══ Source text ══
Edie Windsor, plaintiff in the lawsuit against the Defense of Marriage Act, outside the Supreme Court (CNS photo / Joshua Roberts, Reuters)

For the past decade I have helped organize an annual roundtable of law and religion scholars. Some years back, I complained half-jokingly to my fellow organizers that the roundtable was too nice. Most conferees shared some basic premises—in particular, that religious belief is important and deserves both respect and substantial legal protection. While that made the conference more pleasant, it removed the sense of fierce conflict that drives debates over law and religion in a wider world that is often indifferent or even hostile to religion and religious liberty. I asked: “Can’t we all just not get along?”           

Well, I got my wish. In recent years disagreement has become more heated, as views about religion have changed and conflicts involving same-sex marriage and LGBTQ rights have soared to the top of the religious-freedom agenda. The cast of characters at our roundtable has also changed. Law professors who focus on the Constitution’s equality protections, with religion only a secondary topic of interest, are now as frequent as religion scholars for whom equality is just one consideration. The days of shared premises are gone. The room now comprises two camps—one focused on religion, the other on equality—competing to set the terms of engagement preemptively. For better or for worse, our roundtable has become more reflective of the wider debate.

One of my co-organizers for this event is Nelson Tebbe, a professor at the Brooklyn and Cornell law schools, and author of the important new book Religious Freedom in an Egalitarian Age. Although Tebbe is clearly aligned with the “egalitarian” camp, he respects religion and religious freedom. That respect makes his book a useful, approachable introduction to the new egalitarian thinking driving so much social and legal conflict over religious liberty today.

It helps that Tebbe does not think the conversation is advanced by simply placing scare quotes around the phrase “religious freedom.” Unlike Martin Castro, the former chairman of the United States Commission on Civil Rights, he does not dismiss “religious freedom” as a code for “discrimination, intolerance, racism, sexism, homophobia, Islamophobia or any form of intolerance.” Egalitarians should welcome a book that does not reject the meaningfulness of religious exercise and community. Religious libertarians should appreciate engaging with someone who does not simply rule them out of bounds from the start. That makes the book cause for hope. But not enough hope, in the end.
═══
> Task set
1 - In the religious-freedom review, at which law schools does Nelson Tebbe teach?
2 - Continue the religious-freedom review with the paragraph that follows its final sentence.
══ Dataset rows ══
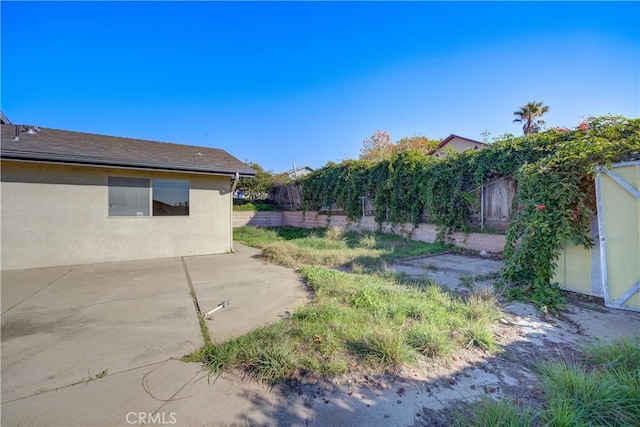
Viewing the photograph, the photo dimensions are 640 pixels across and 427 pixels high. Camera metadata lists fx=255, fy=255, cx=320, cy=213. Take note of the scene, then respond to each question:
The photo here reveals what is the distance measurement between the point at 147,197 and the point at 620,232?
9313 millimetres

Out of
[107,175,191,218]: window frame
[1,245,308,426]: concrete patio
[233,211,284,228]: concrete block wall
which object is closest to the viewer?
[1,245,308,426]: concrete patio

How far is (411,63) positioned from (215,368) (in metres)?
9.55

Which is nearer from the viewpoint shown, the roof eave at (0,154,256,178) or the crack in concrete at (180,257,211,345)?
the crack in concrete at (180,257,211,345)

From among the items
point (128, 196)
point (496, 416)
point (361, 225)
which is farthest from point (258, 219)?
point (496, 416)

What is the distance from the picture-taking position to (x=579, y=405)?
160 centimetres

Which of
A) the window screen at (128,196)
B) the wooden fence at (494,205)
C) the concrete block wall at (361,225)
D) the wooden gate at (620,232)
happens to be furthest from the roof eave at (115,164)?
the wooden gate at (620,232)

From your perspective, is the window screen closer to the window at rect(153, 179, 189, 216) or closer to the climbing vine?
the window at rect(153, 179, 189, 216)

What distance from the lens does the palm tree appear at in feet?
═══
> Results for each task
1 - Brooklyn and Cornell law schools.

2 -
Despite its focus on reasoned elaboration, a certain magical thinking drives this book, with its relentless mixture of is and ought. “We should insist both that current conflicts between religious freedom and equality law are intricate and that they are not intractable,” Tebbe writes. “Justified solutions can and must be found.” Readers may rightly worry about words like “should” and “must.” That we face urgent problems is no guarantee that we can find a way to “diminish or dissolve the apparent tension between peace and justice” in this area. But Tebbe wants lasting solutions; and though he insists that his book “is not a recipe for the end of disagreement,” he advocates a method, and a set of outcomes, that will “shape civil rights law and religious freedom guarantees into the future.” Like the warring camps at our law and religion roundtable, he wants to set the terms of engagement and treat certain “settlements” as final. The losers should not only “understand why their arguments have been rejected,” but accept defeat with good cheer.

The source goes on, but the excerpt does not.